→ **What is needed**: Retype all the records below exactly as they are, with no image carried over.
───── Input for this task
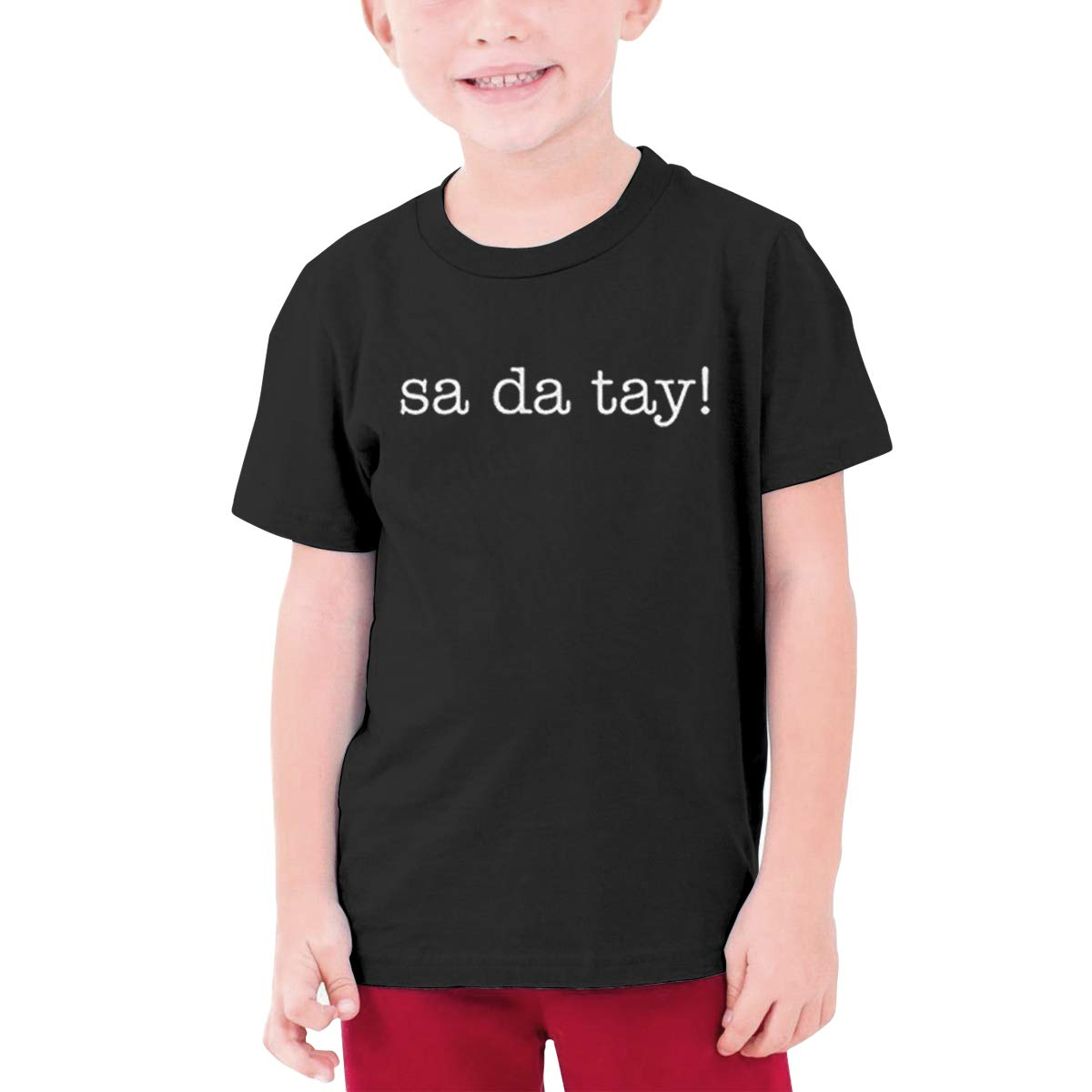 Kids Soft Cotton T Shirt Sa-Da-Tay Stylish Crewneck Short Sleeve Tops Black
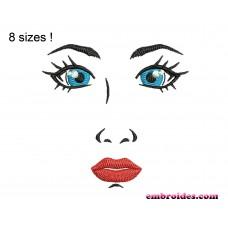 Face Girl Embroidery Design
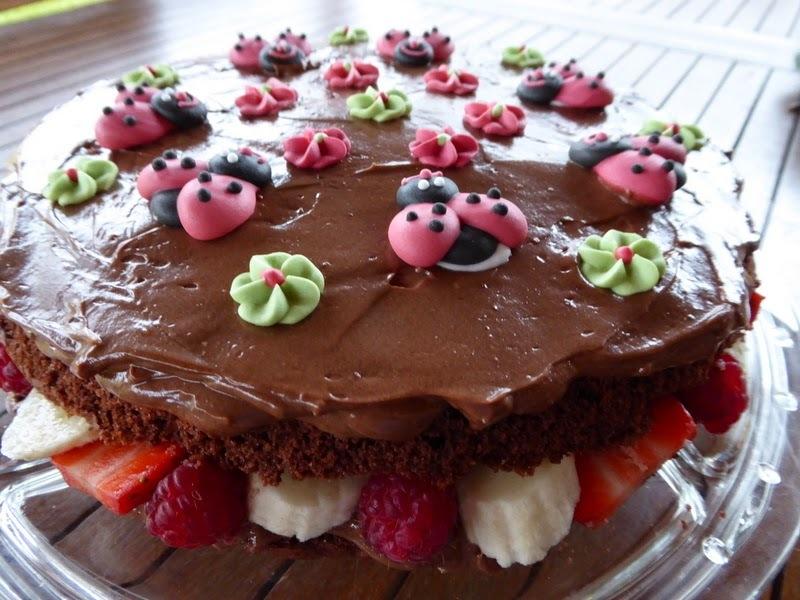 Nutelová torta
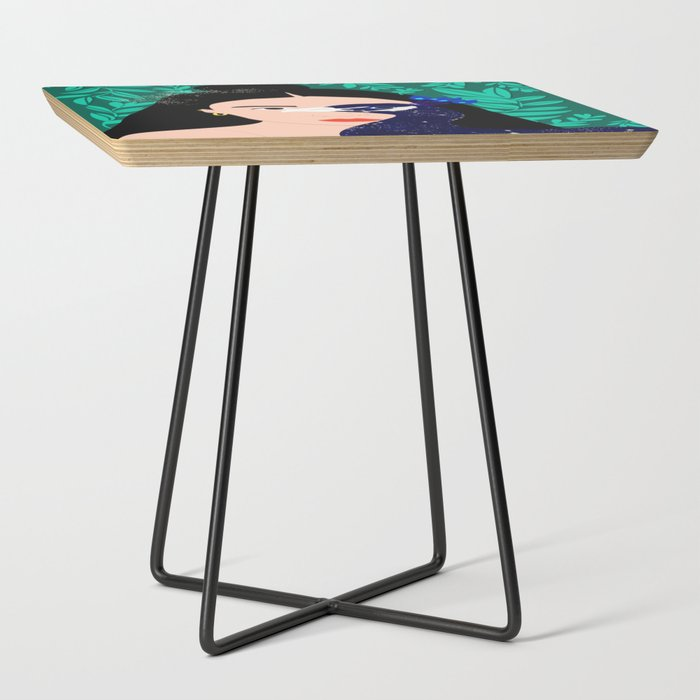 The_Peacock_Girl_Side_Table_by_CAcleste_Wallaert__Black__Square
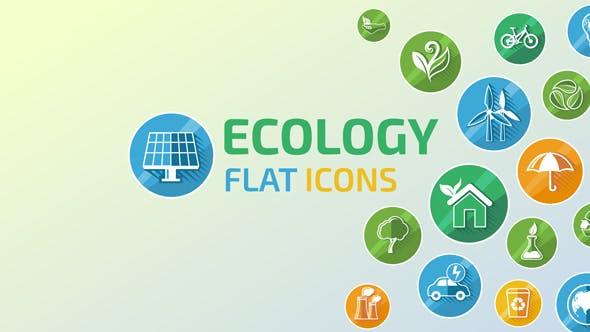 Thumbnail for Íconos de Concepto de ecología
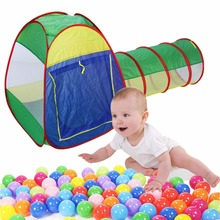 1Pcs Foldable Cubby -Tube--Tube-Teepee 3pc Pop-up Play Tent Children Tunnel  Kids Gifts Outdoor Toy Tents
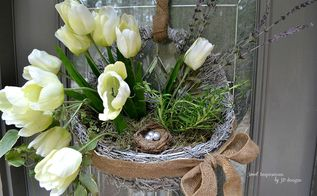 a mossy hanging basket spring re do, crafts, flowers, seasonal holiday decor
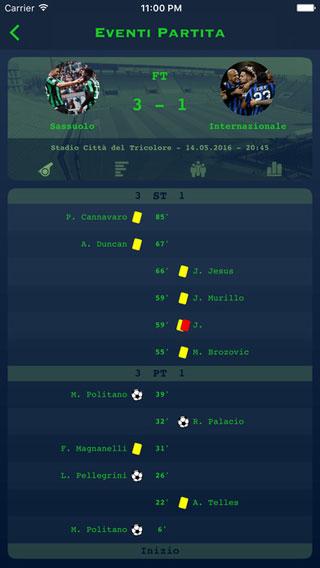 تطبيق Serie A لمتابعة الدوري الإيطالي بكامل التفاصيل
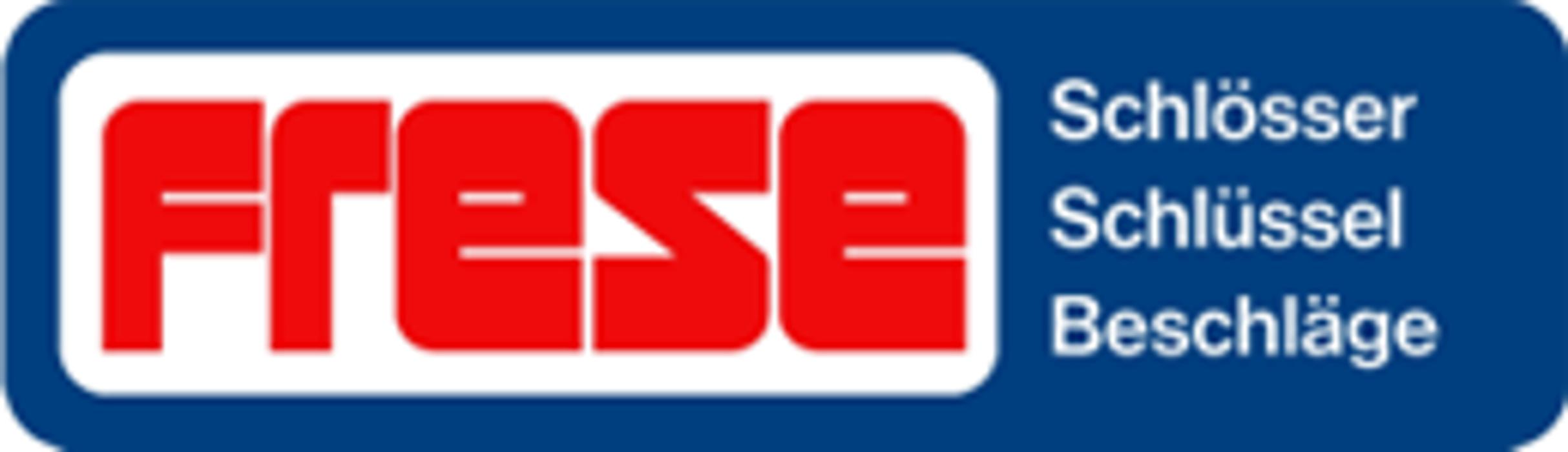Wilhelm Frese GmbH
──────────
→ **Solved problem**:
 Kids Soft Cotton T Shirt Sa-Da-Tay Stylish Crewneck Short Sleeve Tops Black
 Face Girl Embroidery Design
 Nutelová torta
 The_Peacock_Girl_Side_Table_by_CAcleste_Wallaert__Black__Square
 Thumbnail for Íconos de Concepto de ecología
 1Pcs Foldable Cubby -Tube--Tube-Teepee 3pc Pop-up Play Tent Children Tunnel  Kids Gifts Outdoor Toy Tents
 a mossy hanging basket spring re do, crafts, flowers, seasonal holiday decor
 تطبيق Serie A لمتابعة الدوري الإيطالي بكامل التفاصيل
Wilhelm Frese GmbH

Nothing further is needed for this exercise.